Hi, all.
This is my first post asking a big favor!!!
I have a dataset and one of the text fields has short descriptions. The length of value varies.. from 10 to 50 characters.
In this field, I'm trying to parse out strings with a specific format.
For example,
Data value: SP001 Mar 2022 Operating expense --> Value I need to extract SP001
Data value: Fixed asset UI001 2022 --> Value I need to extract UI001
Basically the values I need to parse out have one of the formats below;
Since I don't know in which part of the description this string appears, I was hoping to use multiple RegEx formula to handle this complicated task.
I'm not good at using RegEx, it'll be greatly appreciated if you could help me out with this.
Thank you the great experts in the community. Please help!!!
Solved! Go to Solution.
@byung0917
Can you provide a sample input so we can test?
Here are some sample data. Sorry I wish I could attach Excel, but the security system in my network does not allow...

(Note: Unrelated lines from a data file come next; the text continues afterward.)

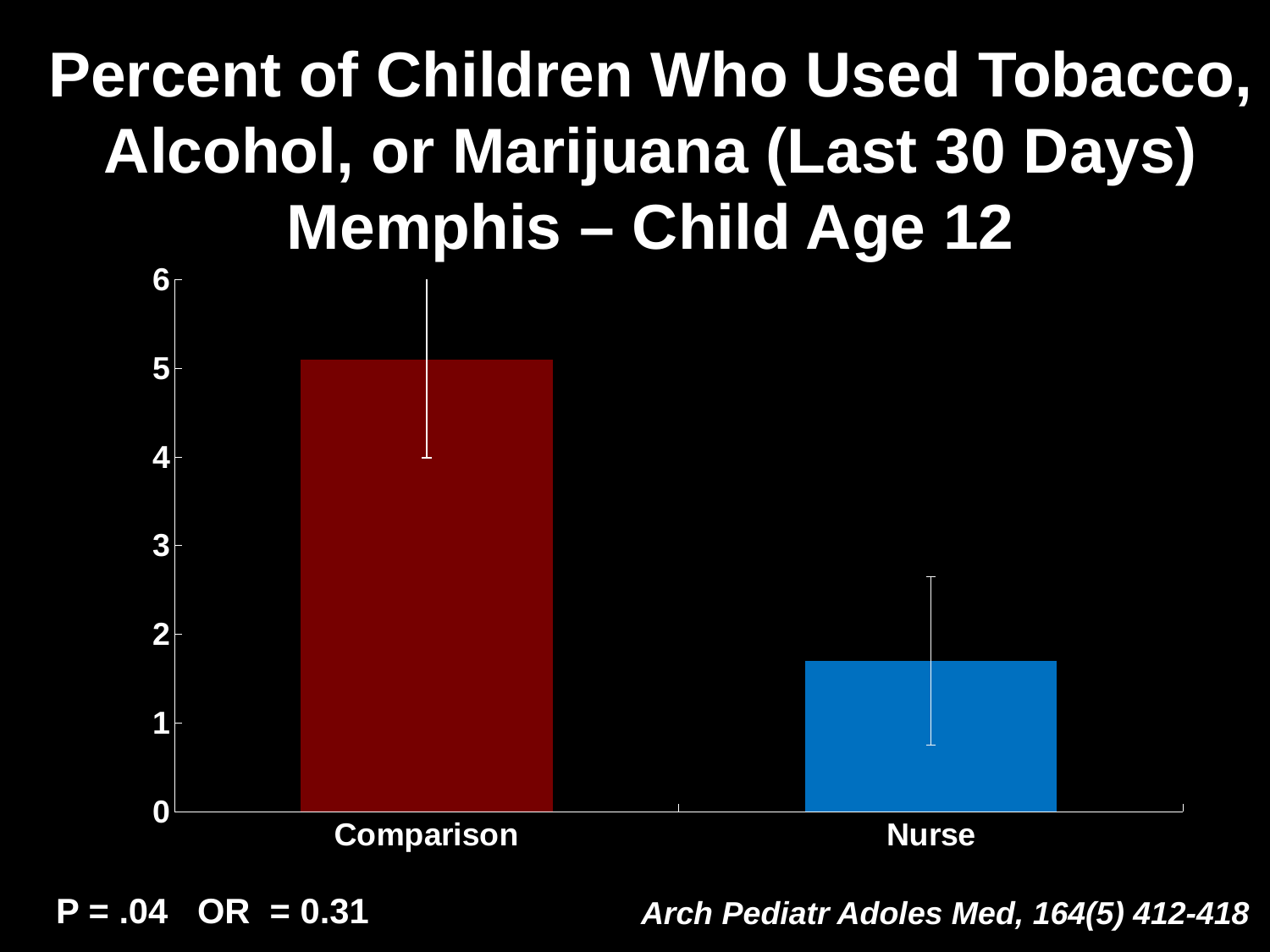
Which category has the lowest bar? Nurse Which is larger, the value for Comparison or the value for Nurse? Comparison Which category has the highest bar? Comparison What kind of chart is shown on the slide? bar chart Is the value for Comparison greater or less than 4? greater What is the highest value shown on the y axis? 6 What colour is the bar for Nurse? blue Is the value for Comparison greater or less than 6? less Is the value for Nurse greater or less than 1? greater How many categories are plotted on the x axis? 2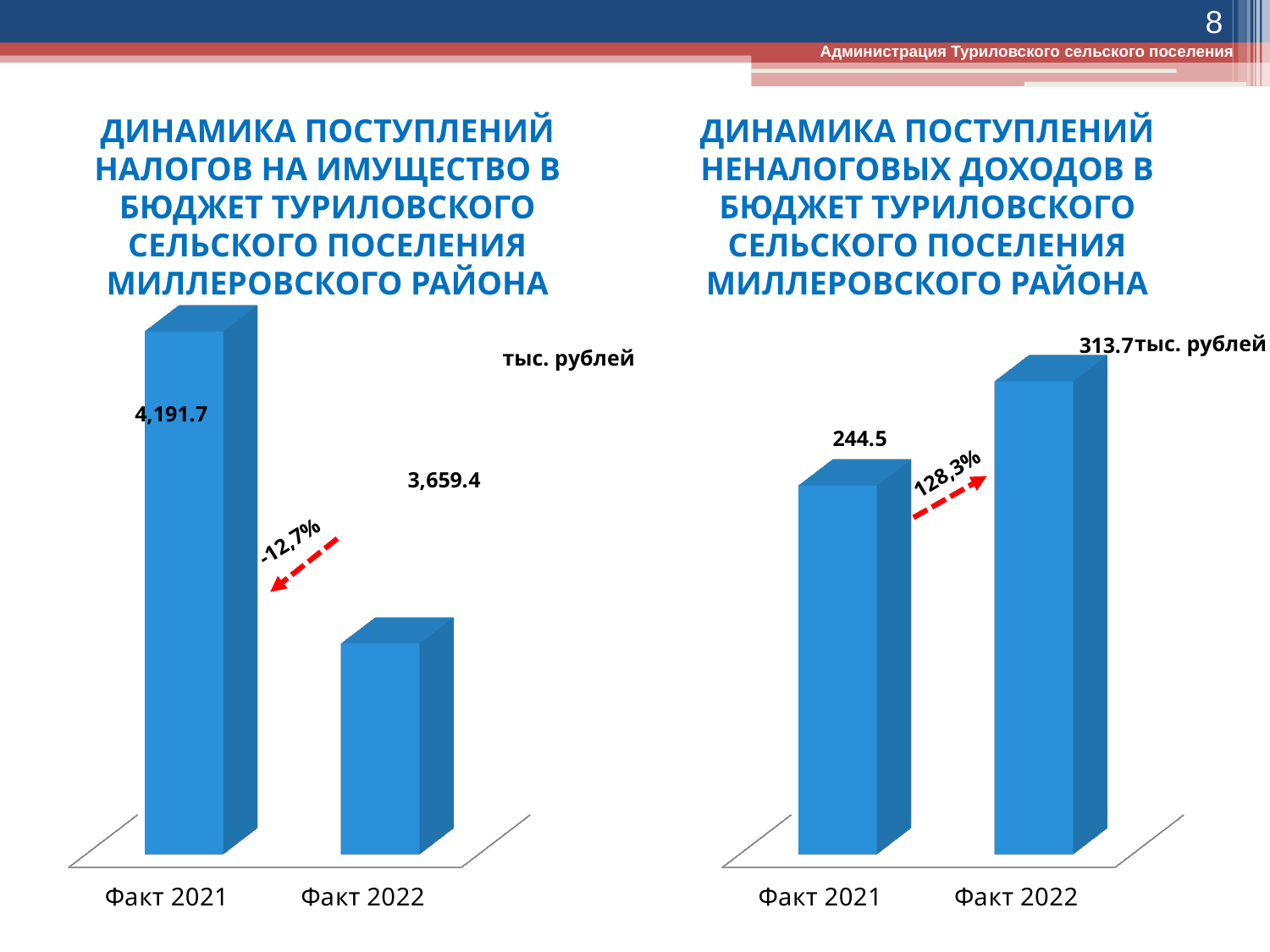
On the right chart (non-tax revenues), what is the value for Факт 2021? 244.5 On the right chart (non-tax revenues), what is the value for Факт 2022? 313.7 On the left chart (property taxes), what is the value for Факт 2022? 3,659.4 On the left chart (property taxes), do the values rise or fall from Факт 2021 to Факт 2022? fall On the left chart (property taxes), what is the value for Факт 2021? 4,191.7 On the left chart (property taxes), which category has the higher value? Факт 2021 On the right chart (non-tax revenues), what is the difference between the Факт 2022 and Факт 2021 values? 69.2 On the right chart (non-tax revenues), do the values rise or fall from Факт 2021 to Факт 2022? rise On the left chart (property taxes), what is the difference between the Факт 2021 and Факт 2022 values? 532.3 On the right chart (non-tax revenues), which category has the lower value? Факт 2021 What percentage change is shown by the arrow on the left chart (property taxes)? -12,7% What kind of chart is the left chart (property taxes)? bar chart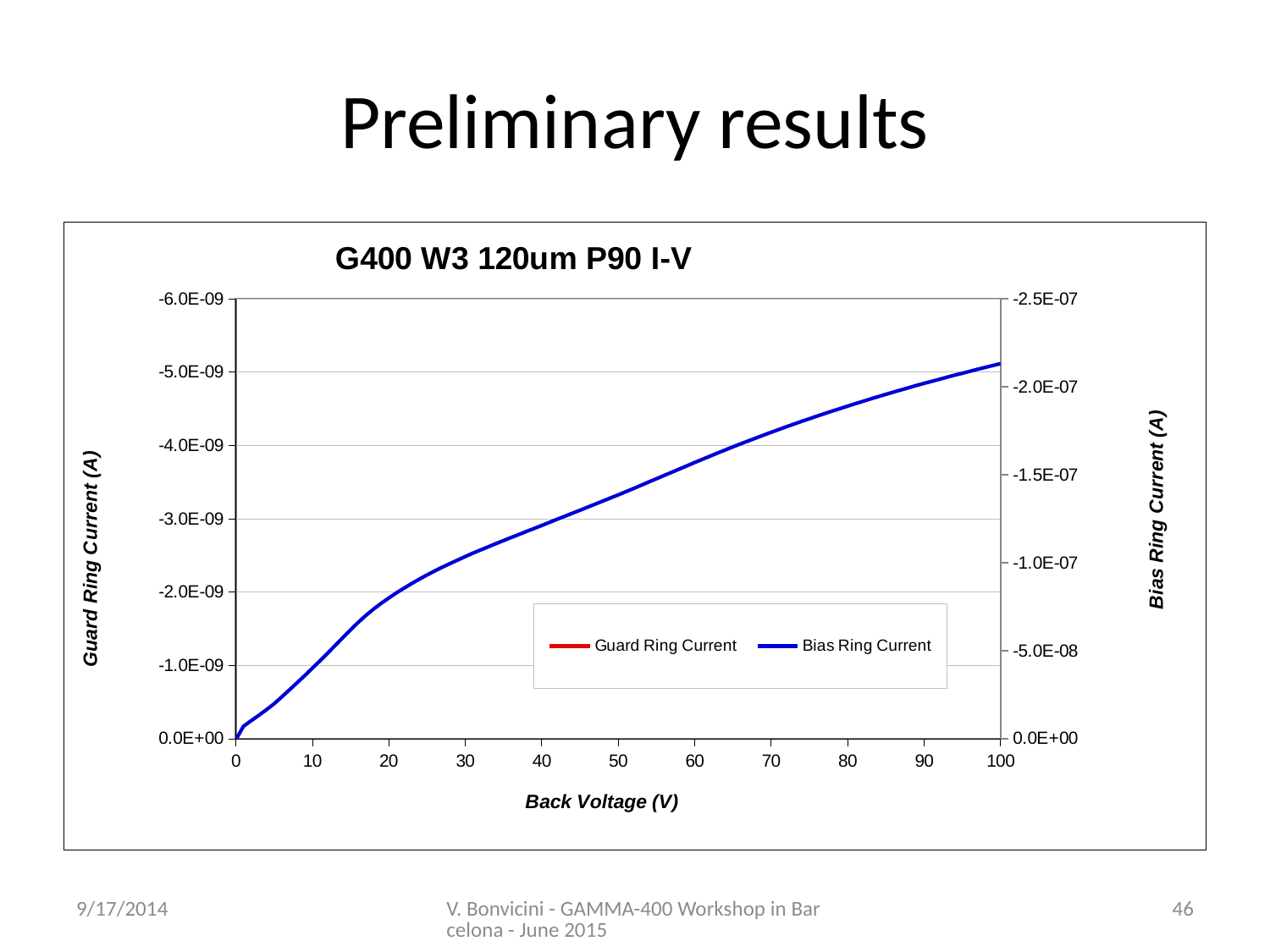
How many labelled tick marks are on the x axis of the chart? 11 What is the maximum value shown on the x axis of the chart? 100 What is the topmost tick value on the left-hand y axis (Guard Ring Current)? -6.0E-09 How many series does the chart legend list? 2 As Back Voltage increases from 0 to 100 V, does the plotted current curve rise or fall on the chart? rises What is the topmost tick value on the right-hand y axis (Bias Ring Current)? -2.5E-07 Is the Bias Ring Current at 100 V greater or less than -2.0E-07 on the right axis? less What kind of chart is shown on the slide? line chart What is the label of the x axis of the chart? Back Voltage (V) What is the title of the chart? G400 W3 120um P90 I-V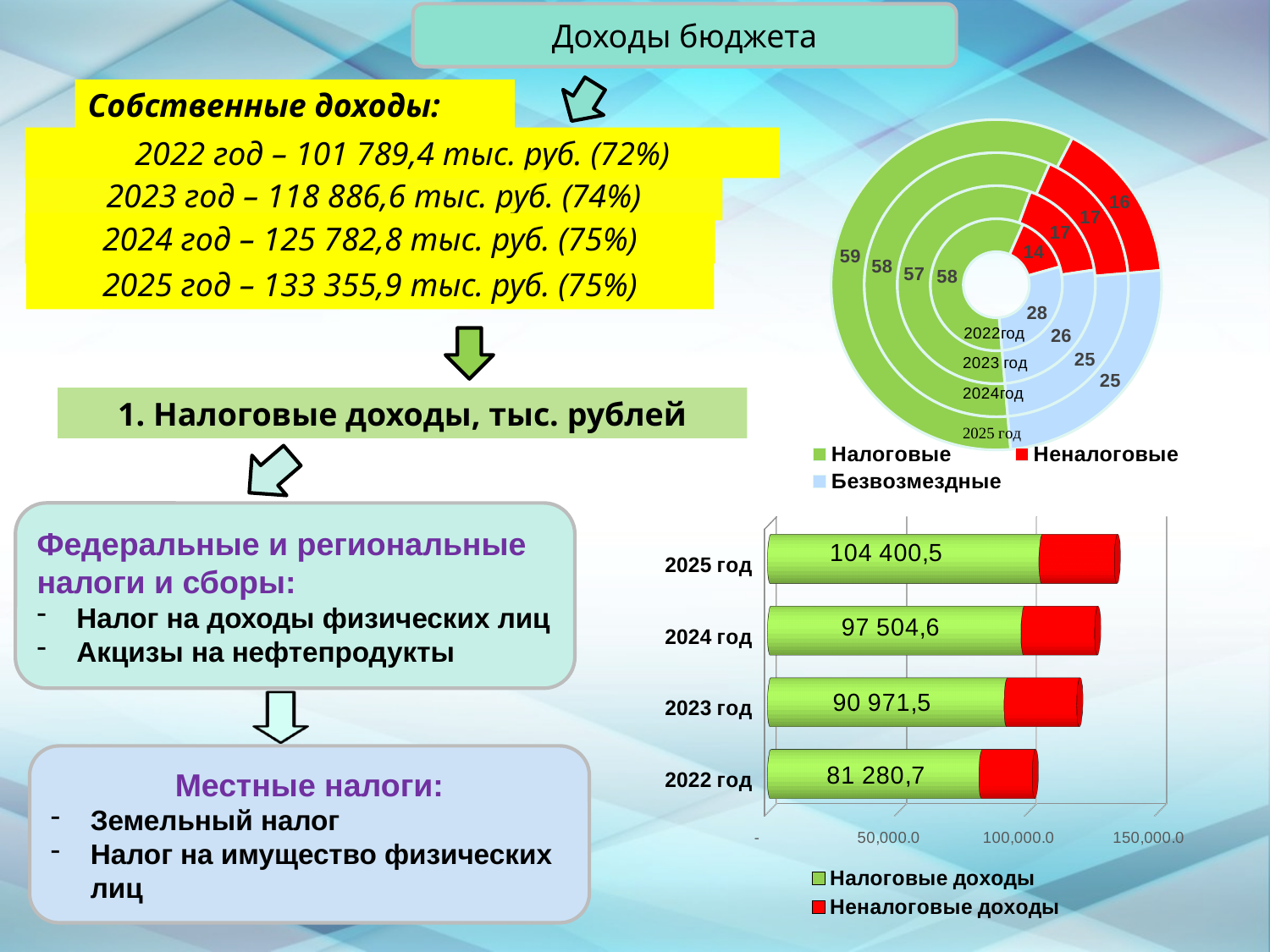
In the bar chart at the bottom right, what is the value of Налоговые доходы for 2022 год? 81 280,7 What kind of chart is shown at the bottom right of the slide? bar chart In the bar chart at the bottom right, how many series does the legend list? 2 In the bar chart at the bottom right, which year has the highest Налоговые доходы? 2025 год In the doughnut chart at the top right, how many series does the legend list? 3 In the bar chart at the bottom right, do Налоговые доходы rise or fall from 2022 год to 2025 год? rise In the bar chart at the bottom right, what is the value of Налоговые доходы for 2025 год? 104 400,5 In the doughnut chart at the top right, what is the Налоговые share for 2025 год? 59 In the bar chart at the bottom right, what is the difference between Налоговые доходы in 2024 год and 2023 год? 6 533,1 In the bar chart at the bottom right, what is the value of Налоговые доходы for 2023 год? 90 971,5 In the doughnut chart at the top right, what is the Неналоговые share for 2022 год? 14 In the doughnut chart at the top right, what is the Безвозмездные share for 2023 год? 26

Description | Value I need |
Q1 NOR001 Mar 2022 Liability - LT - Change Liability | NOR001 |
Q3 NOR001 Mar 2022 Liability - LT | NOR001 |
NOR001 Mar 2022 Liability - LT - Interest | NOR001 |
NOR001 Mar 2022 Liability - LT - Liability Reversal | NOR001 |
NY012 Mar 2022 Liability - LT - Interest | NY012 |
MO007-SB-Reclass March Prepaid against Liability | MO007-SB |
DC005-Reclass March Prepaid against Liability | DC005 |
MO007-B-Reclass March Prepaid against Liability | MO007-B |
MO007-2-Reclass March Prepaid against Liability | MO007-2 |
CA021-2-Reclass March Prepaid against Liability | CA021-2 |
MO007-1-Reclass March Prepaid against Liability | MO007-1 |
CA029-Reclass March Prepaid against Liability | CA029 |
Fix MO007-4-Reclass March Prepaid against Liability | MO007-4 |
Fix MO007-5-Reclass March Prepaid against Liability | MO007-5 |
Fix MO007-6-Reclass March Prepaid against Liability | MO007-6 |
[A-Z]{2,3}-?\d{3}
This matches 2 or 3 UPPERCASE letters followed by one or zero dashes followed by three numbers.
This matches most of your use-cases
it doesn't match your last two
Which is harder.
I think [A-Z]{2,3}-?\d{3}-?\d?\d? would do it, but you don't haveany test cases in your sample for that.
Also you sample has MO007-B and MO007-SB. Neither of which matches your initial use cases.
So then I got to
[A-Z]{2,3}-?\d{3}-?[A-Z1-9]?[A-Z1-9]?
Which seems to work EXCEPT it adds a hyphen R on the next of rows like CA029-Reclass March Prepaid against Liability because it sees the -R as being like the rest of the patterns.
So, yeah. This is close but not quite there. Hopefully it gets you somewhere.